Error messages are written to out.
*/
bool Check(std::ostream& out)const{
return Check(root,out);
}
/*
2.1 Insert
Inserts an object into this tree.
*/
bool insert(const contenttype& x){
__AVL_TRACE__
bool success;
root = insert(root,x,success);
root->updateHeight();
return success;
}
/*
2.1 insertN
This insert functions inserts the element provided as first parameter
into the tree. The other parameters are set to the direct neighbour
in the tree. This means __left__ points to the greatest element in the
tree which is smaller than __x__ and __right__ points to the smallest
element in the tree greater than __x__. If such element(s) not exist(s),
the corresponding parameter is set to 0.
*/
bool insertN(const contenttype& x, // in
contenttype*& left, // out
contenttype*& right){ // out
__AVL_TRACE__
bool success;
left = 0;
right = 0;
root = insertN(root,x,success,left,right);
root->updateHeight();
return success;
}
/*
~insert2~
inserts x into the tree and returns a pointer to the stored element.
If x is already an element of the tree, a pointer to the stored element
is returned.
*/
contenttype* insert2(const contenttype& x){
__AVL_TRACE__
contenttype* result=0;
bool dummy;
root = insert2(root,x, result, dummy);
root->updateHeight();
return result;
}
contenttype* insert3(const contenttype& x, bool& found){
__AVL_TRACE__
contenttype* result=0;
root = insert2(root,x, result, found);
root->updateHeight();
return result;
}
/*
2.2 remove
Deletes __x__ from the tree.

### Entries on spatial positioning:
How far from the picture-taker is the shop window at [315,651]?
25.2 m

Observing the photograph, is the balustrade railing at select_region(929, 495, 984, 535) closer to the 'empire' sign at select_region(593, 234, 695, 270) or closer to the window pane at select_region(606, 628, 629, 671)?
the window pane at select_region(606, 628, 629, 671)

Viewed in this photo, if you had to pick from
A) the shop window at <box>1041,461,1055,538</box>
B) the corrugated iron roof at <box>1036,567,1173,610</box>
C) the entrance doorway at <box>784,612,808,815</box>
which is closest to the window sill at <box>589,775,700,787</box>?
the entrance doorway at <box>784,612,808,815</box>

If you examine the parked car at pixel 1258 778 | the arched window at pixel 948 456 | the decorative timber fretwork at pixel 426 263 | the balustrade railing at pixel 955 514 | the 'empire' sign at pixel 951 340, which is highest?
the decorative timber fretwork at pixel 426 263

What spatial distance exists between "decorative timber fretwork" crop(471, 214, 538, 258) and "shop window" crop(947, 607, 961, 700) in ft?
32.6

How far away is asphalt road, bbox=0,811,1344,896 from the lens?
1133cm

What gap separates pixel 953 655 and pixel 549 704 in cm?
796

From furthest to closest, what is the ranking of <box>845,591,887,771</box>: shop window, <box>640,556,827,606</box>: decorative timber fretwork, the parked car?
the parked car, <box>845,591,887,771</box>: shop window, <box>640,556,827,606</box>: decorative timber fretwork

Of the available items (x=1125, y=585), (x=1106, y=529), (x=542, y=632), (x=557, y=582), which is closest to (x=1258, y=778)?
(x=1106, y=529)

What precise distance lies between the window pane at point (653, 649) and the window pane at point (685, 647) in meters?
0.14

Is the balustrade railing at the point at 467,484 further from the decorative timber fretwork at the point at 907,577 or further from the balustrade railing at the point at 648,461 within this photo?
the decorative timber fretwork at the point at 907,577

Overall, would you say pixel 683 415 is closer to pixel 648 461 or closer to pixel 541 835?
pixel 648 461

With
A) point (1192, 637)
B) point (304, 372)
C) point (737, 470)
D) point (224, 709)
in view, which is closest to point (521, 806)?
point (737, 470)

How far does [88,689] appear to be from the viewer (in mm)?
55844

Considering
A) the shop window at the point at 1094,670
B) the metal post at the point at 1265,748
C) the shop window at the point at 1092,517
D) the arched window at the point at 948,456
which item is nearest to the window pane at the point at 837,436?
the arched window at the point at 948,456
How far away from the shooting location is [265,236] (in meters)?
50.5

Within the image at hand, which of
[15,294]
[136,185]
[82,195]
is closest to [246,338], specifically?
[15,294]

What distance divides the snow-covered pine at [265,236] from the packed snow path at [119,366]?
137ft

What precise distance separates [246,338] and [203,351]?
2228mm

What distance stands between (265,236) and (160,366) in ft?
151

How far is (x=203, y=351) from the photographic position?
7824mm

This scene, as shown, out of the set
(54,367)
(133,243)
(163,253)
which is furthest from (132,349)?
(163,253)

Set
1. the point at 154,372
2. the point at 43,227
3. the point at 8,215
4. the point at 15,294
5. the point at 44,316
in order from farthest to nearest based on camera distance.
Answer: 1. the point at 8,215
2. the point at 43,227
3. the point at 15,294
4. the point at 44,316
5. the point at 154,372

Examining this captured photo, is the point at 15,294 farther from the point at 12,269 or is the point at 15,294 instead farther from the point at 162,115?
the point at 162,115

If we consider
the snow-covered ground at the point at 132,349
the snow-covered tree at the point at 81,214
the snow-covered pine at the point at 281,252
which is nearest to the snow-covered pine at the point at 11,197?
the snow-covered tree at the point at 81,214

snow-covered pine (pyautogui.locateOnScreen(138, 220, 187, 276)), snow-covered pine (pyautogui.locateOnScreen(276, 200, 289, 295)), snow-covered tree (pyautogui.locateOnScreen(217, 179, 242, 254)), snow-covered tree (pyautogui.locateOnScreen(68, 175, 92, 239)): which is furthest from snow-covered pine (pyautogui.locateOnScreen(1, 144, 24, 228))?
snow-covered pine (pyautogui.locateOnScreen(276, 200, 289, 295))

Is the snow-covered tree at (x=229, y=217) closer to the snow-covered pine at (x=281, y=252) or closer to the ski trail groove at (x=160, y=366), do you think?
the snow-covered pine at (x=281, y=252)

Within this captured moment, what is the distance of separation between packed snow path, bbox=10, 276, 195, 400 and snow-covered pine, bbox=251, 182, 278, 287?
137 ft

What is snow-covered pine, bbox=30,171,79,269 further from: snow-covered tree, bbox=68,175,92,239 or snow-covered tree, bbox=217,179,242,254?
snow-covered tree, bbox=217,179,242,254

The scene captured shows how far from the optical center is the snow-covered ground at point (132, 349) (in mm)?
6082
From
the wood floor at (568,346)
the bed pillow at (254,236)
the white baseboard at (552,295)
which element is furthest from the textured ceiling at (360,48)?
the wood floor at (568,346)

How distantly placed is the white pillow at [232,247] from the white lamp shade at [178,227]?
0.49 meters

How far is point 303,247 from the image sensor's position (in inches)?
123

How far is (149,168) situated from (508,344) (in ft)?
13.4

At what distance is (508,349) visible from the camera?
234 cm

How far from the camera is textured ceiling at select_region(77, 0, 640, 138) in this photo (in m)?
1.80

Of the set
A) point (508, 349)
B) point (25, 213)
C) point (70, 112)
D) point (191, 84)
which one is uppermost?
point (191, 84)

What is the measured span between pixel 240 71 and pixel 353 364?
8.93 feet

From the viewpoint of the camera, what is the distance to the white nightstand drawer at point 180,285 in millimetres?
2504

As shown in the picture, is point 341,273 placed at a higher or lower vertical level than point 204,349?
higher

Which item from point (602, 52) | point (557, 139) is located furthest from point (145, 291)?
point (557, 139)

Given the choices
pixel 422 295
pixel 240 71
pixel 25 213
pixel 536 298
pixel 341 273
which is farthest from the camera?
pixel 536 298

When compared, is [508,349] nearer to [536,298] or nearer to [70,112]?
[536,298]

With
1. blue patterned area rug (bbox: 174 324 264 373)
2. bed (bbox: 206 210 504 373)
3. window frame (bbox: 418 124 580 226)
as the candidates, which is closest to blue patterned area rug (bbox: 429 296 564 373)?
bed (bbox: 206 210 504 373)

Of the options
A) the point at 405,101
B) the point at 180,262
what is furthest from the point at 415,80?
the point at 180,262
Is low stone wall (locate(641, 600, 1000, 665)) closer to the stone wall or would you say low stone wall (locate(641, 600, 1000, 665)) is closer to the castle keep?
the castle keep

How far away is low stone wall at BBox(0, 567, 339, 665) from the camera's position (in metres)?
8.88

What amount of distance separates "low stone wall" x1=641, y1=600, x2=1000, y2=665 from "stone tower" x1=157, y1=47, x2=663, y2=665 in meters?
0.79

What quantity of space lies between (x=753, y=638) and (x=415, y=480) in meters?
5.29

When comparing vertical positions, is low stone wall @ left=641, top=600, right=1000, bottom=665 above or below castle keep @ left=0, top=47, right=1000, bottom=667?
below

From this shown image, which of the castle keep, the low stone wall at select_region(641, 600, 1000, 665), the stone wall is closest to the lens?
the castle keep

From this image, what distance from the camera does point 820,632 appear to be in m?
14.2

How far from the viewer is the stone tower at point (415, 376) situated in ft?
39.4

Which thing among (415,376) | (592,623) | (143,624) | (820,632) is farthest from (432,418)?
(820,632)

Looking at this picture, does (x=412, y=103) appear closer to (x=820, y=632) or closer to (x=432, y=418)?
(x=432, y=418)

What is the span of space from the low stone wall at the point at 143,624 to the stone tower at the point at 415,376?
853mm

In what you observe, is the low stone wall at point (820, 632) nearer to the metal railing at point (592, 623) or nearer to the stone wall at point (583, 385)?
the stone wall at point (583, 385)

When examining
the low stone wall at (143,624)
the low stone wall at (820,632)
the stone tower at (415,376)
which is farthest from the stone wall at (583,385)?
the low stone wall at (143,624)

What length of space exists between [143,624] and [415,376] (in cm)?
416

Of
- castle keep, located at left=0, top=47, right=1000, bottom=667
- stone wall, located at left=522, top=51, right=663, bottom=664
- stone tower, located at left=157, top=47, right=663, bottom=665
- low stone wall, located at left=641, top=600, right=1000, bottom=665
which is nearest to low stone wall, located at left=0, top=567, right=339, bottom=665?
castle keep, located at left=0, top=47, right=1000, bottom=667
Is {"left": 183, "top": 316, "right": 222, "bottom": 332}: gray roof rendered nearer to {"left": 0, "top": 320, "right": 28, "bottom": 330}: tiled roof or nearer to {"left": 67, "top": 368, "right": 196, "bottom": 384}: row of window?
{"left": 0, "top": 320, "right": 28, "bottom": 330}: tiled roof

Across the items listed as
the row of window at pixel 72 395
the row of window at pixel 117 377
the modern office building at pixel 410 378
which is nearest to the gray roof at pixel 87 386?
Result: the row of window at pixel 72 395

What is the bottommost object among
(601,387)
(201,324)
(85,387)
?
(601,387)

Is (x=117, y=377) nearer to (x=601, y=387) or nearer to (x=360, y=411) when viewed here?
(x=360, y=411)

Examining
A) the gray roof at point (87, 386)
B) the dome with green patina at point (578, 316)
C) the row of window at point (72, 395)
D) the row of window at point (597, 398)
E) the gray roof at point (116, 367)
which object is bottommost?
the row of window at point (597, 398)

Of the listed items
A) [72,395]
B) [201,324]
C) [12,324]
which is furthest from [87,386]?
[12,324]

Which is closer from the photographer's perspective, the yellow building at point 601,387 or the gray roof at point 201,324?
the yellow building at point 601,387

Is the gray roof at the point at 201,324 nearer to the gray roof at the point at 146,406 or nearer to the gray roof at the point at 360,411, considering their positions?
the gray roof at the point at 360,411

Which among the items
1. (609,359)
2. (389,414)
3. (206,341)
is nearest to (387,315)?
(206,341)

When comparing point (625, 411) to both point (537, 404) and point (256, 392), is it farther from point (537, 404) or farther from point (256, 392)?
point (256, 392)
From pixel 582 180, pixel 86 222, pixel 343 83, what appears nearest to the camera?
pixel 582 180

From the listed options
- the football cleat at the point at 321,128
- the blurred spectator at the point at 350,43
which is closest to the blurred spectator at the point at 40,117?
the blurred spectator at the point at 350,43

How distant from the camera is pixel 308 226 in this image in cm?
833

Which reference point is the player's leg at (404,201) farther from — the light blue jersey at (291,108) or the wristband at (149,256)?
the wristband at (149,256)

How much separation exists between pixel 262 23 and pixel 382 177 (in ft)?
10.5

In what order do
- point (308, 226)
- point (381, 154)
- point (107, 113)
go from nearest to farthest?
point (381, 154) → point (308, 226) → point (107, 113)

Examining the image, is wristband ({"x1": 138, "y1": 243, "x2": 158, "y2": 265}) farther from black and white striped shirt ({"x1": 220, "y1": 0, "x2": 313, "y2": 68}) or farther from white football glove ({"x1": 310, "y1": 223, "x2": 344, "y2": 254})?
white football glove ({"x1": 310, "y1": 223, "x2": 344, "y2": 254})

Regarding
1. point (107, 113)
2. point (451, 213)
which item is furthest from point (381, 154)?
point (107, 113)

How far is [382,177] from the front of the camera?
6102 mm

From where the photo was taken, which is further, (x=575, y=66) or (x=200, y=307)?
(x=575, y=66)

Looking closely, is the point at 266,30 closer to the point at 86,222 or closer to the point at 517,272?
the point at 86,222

### Short problem 1:
Return the listing word for word, from its first line through the line that contains "the parked car, <box>845,591,887,771</box>: shop", including both of those lines.
### Short problem 2:
Take the AVL tree code further from the point where it stops.

### Expected answer 1:
How far from the picture-taker is the shop window at [315,651]?
25.2 m

Observing the photograph, is the balustrade railing at select_region(929, 495, 984, 535) closer to the 'empire' sign at select_region(593, 234, 695, 270) or closer to the window pane at select_region(606, 628, 629, 671)?
the window pane at select_region(606, 628, 629, 671)

Viewed in this photo, if you had to pick from
A) the shop window at <box>1041,461,1055,538</box>
B) the corrugated iron roof at <box>1036,567,1173,610</box>
C) the entrance doorway at <box>784,612,808,815</box>
which is closest to the window sill at <box>589,775,700,787</box>?
the entrance doorway at <box>784,612,808,815</box>

If you examine the parked car at pixel 1258 778 | the arched window at pixel 948 456 | the decorative timber fretwork at pixel 426 263 | the balustrade railing at pixel 955 514 | the 'empire' sign at pixel 951 340, which is highest?
the decorative timber fretwork at pixel 426 263

What spatial distance exists between "decorative timber fretwork" crop(471, 214, 538, 258) and "shop window" crop(947, 607, 961, 700) in ft?
32.6

How far away is asphalt road, bbox=0,811,1344,896 from the lens?
1133cm

What gap separates pixel 953 655 and pixel 549 704 in cm?
796

From furthest to closest, what is the ranking of <box>845,591,887,771</box>: shop window, <box>640,556,827,606</box>: decorative timber fretwork, the parked car?
the parked car, <box>845,591,887,771</box>: shop window, <box>640,556,827,606</box>: decorative timber fretwork

### Expected answer 2:
if found, x is set to the current entry in the tree
*/
bool remove(contenttype& x){
__AVL_TRACE__
bool found = false;
root = remove(root,x,found);
if(root!=NULL){
root->updateHeight();
}
return found;
}
/*
2.3 remove[_]smallest
Removes the smallest object stored in the tree fulfilling the
given predicate. The return value indicates whether such an
entry is found within the tree. The runtime of this operation
is linearly to the count of entries within the tree.
*/
bool remove_smallest(const unary_functor<contenttype, bool>& pred){
__AVL_TRACE__
bool found = false;
root = remove_smallest(root,pred,found);
if(root!=NULL){
root->updateHeight();
}
return found;
}
/*
2.4 removeAll
Calls removes smallest until no object fulfills the given condition.
The return values is the number of deleted entries.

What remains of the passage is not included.